Merasa bosan, akhirnya Aya memutuskan untuk memejamkan matanya seraya menyenderkan kepalanya di jendela. Sesekali ia menguap karena memang ia masih sedikit mengantuk, ia pun memilih tidur dengan tangan yang menyilang di d**a. Tak lupa sebelum itu, ia memasang earphone putih miliknya di kedua telinganya.
Aya menikmati hawa dingin AC bis serta lagu yang di dengarnya. Sesekali ia membuka matanya saat kepalanya terpeleset karna kaca jendela bis itu lumayan licin.
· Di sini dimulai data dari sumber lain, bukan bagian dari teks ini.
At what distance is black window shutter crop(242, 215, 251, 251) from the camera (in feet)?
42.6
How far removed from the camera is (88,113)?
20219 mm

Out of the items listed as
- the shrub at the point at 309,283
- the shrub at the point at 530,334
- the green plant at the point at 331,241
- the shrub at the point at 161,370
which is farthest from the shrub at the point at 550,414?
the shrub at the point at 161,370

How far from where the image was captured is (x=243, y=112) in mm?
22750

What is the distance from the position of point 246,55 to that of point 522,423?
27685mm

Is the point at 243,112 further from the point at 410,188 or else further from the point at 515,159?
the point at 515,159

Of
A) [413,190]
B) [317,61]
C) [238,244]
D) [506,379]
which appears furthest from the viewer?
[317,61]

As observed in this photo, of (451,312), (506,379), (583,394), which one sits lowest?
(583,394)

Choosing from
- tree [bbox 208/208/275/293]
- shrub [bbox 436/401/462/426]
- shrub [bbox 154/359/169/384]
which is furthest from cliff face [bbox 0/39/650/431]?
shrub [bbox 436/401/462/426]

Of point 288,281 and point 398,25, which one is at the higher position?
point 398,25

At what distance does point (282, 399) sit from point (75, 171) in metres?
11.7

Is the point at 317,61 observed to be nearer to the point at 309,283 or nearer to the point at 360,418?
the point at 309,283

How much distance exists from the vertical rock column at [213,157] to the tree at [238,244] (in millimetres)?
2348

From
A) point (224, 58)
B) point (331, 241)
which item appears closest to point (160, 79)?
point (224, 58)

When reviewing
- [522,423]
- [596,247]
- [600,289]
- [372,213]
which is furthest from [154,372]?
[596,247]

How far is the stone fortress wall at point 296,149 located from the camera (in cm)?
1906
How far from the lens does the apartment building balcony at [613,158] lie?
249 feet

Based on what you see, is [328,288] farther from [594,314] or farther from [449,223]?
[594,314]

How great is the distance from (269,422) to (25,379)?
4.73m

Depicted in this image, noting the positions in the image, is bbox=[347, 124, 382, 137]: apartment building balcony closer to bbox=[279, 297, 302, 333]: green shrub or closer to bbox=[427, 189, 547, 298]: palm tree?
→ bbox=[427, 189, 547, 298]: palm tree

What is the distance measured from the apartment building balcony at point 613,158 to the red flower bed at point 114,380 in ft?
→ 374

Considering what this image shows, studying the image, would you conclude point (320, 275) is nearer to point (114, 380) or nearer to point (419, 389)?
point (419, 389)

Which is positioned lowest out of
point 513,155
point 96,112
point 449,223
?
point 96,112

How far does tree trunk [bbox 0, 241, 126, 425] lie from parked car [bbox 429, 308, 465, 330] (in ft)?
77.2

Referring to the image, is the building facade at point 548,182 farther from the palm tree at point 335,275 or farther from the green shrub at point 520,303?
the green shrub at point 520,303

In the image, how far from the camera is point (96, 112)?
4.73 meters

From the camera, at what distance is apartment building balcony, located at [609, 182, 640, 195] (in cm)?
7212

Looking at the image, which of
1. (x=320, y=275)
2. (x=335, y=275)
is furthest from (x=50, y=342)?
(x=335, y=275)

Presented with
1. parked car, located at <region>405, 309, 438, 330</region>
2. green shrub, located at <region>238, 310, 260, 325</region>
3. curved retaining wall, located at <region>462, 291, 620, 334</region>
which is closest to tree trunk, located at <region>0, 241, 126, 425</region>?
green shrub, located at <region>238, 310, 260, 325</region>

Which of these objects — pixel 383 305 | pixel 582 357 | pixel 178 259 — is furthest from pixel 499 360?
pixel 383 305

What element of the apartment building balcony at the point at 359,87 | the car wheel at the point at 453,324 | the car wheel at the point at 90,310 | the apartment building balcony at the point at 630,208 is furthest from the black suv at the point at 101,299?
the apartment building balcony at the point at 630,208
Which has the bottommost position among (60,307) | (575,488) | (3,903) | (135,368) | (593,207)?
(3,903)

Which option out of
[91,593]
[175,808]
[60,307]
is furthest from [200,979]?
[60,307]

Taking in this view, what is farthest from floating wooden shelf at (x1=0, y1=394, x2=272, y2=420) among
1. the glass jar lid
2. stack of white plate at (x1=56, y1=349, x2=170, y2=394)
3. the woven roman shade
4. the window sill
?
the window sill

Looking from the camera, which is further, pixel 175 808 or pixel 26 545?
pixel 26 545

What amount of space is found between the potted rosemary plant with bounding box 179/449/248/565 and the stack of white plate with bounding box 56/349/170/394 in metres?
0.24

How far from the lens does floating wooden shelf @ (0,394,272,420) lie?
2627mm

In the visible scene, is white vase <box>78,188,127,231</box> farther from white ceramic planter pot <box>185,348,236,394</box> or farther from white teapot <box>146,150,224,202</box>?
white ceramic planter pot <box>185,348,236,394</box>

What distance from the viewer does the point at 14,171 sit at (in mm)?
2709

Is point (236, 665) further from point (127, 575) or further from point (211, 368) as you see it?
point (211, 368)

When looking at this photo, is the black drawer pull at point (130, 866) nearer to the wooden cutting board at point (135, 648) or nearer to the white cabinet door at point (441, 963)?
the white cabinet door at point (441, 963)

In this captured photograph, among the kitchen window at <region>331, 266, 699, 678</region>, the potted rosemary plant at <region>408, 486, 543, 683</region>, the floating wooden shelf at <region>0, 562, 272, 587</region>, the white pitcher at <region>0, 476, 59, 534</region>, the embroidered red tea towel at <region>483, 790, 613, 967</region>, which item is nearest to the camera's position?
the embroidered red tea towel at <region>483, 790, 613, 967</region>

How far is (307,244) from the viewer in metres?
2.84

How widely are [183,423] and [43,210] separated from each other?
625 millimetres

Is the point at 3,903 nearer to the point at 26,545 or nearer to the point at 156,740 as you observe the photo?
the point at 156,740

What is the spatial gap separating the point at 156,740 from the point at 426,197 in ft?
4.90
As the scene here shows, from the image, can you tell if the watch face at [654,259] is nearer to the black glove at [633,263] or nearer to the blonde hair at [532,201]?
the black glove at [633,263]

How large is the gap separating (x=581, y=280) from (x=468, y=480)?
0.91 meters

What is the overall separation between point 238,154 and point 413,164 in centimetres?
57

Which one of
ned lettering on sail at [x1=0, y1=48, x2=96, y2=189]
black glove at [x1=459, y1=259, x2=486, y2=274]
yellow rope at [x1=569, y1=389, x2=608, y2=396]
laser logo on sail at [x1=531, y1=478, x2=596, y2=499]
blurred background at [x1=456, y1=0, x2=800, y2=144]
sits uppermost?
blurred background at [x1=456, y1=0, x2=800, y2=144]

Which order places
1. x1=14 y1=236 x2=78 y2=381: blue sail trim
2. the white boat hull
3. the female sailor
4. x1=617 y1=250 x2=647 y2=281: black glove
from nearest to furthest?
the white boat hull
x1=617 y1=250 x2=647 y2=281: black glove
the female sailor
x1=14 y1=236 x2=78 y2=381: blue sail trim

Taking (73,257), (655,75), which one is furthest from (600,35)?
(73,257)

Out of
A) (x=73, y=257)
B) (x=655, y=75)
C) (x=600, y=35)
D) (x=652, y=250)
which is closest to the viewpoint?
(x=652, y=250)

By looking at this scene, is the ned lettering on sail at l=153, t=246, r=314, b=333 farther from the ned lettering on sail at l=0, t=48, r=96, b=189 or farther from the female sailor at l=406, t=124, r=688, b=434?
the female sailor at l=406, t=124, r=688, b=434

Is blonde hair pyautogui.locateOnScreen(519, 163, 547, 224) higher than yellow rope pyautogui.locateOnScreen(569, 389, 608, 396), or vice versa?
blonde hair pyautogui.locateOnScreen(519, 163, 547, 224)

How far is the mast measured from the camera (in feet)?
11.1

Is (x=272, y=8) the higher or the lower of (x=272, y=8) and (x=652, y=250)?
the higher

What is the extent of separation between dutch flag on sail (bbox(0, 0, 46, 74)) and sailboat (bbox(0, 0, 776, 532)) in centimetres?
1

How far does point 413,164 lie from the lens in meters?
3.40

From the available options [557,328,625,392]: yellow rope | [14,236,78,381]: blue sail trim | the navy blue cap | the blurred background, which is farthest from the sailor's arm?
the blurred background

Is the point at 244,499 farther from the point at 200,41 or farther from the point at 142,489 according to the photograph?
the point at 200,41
Angga yang melihat itu pun langsung menghentikan aktifitasnya. Laki-laki itu menarik kepala Aya untuk disandarkan ke bahunya. Ia juga melepaskan jaket yang melekat di tubuhnya untuk menutupi tubuh Aya.
Merasa ngantuk, Angga ikut meletakkan kepalanya di atas kepala Aya dan mulai memejamkan matanya. Aya dapat merasa sesuatu yang sedikit berat menindih kepalanya serta wangi maskulin yang memasuki indra penciumannya, namun rasa kantuknya semakin bertambah sehingga ia tak menghiraukan hal tersebut.